Author: Jason

  • Event Cinemas’ lousy customer service comes good

    Recently I went to see Dark Knight Rising with my wife. The volume in the cinema was too loud and we didn’t enjoy it because of that. My wife went out to complain to the only person she could find. A security guard who couldn’t be arsed to do anything about it. He said he would “try” but there was no change in the volume that we could detect. I find this trend in increasing volume in cinemas to be disturbing.
    On the plus side, they actually have a ticketing system for complaints.
    On the negative side, at first their response was lousy but after a bit more complaining they improved. Conversation follows:

    Hi,
    on 6/8/2012 at 8:20pm session in cinema 8 i saw Dark Night Rising.
    Right from the start of the movie it was too loud. My wife and I felt uncomfortable at the noise level.
    After a while my wife left the cinema to complain. She spoke to the security guard on the ticket collection stand. He said he would “try to do something” but there was no detectable change in the volume level. it really was too loud during the action scenes and consequently we left the cinema with ringing ears. My ears continued to ring all night long.

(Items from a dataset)
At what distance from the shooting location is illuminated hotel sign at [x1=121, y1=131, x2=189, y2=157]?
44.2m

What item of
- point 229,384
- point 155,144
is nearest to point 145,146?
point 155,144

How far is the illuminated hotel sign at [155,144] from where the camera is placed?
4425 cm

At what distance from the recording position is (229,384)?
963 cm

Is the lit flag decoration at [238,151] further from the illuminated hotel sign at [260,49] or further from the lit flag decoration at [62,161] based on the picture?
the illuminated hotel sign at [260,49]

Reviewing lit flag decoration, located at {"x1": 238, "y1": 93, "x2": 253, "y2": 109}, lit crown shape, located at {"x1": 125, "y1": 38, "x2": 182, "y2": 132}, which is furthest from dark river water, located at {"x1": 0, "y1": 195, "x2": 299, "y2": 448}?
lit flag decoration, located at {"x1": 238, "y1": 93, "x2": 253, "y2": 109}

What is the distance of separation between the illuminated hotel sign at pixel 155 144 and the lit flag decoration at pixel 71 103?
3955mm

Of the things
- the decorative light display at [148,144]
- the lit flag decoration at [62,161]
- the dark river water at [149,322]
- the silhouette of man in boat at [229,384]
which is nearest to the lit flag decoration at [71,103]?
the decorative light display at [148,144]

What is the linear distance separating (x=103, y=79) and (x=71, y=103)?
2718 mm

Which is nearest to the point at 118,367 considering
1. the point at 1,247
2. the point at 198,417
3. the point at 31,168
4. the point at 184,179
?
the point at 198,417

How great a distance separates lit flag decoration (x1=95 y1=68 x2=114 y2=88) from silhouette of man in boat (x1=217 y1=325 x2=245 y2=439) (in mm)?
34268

==

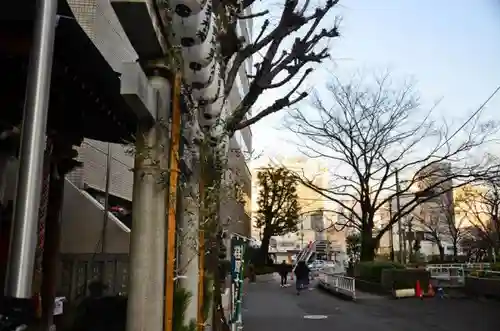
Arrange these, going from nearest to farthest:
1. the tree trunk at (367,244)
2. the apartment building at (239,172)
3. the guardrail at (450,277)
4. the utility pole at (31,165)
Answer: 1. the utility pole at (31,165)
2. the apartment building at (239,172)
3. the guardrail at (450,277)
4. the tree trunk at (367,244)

---

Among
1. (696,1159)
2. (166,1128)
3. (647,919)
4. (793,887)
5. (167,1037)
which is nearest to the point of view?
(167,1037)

§ **Work instructions**:
**1.** In the blog post about the cinema complaint, who did the writer's wife speak to when she left the cinema to complain?
**2.** Continue the blog post about the cinema complaint, picking up after its last sentence.

§ **Answer set**:
**1.** She spoke to the security guard on the ticket collection stand.

**2.**
    I don’t really like to think I paid good money to have hearing damage. I’m not quite sure what was wrong with your setup but the system failed us on two counts.
    1. it was too loud to begin with. you should have systems in place to ensure it is not too loud.
    2. when we complained about it, your staff did nothing to rectify the situation.
    I might also add that on leaving the cinema, we felt like complaining but the place was deserted except for the same security person who did nothing in the first place.
    This is not the kind of experience I expect from the Event Cinema brand and frankly I doubt I will be attending an Event Cinema again for quite some time.
    Yours, Jason.

    To which they replied with the fairly lack lustre:

    Hi Jason,
    Thank you for contacting us.
    Customer Service is of the upmost priority to us. We do endevour to make the cinema going experience the best for each individual & we can assure you that it is very rare that we receive feedback about our film volume levels. Please know that we do appreciate you bringing this to our attention and will contact the appropriate parties so this doesn’t happen again.
    We hope that you will attend our cinemas again in the near future.
    Kind Regards,
    E Support – Event Cinemas George Street

    This riled me up a little and I sent them this:

    Wow, I’m pretty surpprised that you couldn’t even manage an apology. And not only that, your email aludes to perhaps the issue is my ears rather than your sound configuration.
    In order for me to go to the cinema, I need to organise baby sitting. It’s not easy to get to the cinema, and when we got there, it was uncomfortably loud and your staff couldn’t be bothered to even fix it.
    I’m very disappointed.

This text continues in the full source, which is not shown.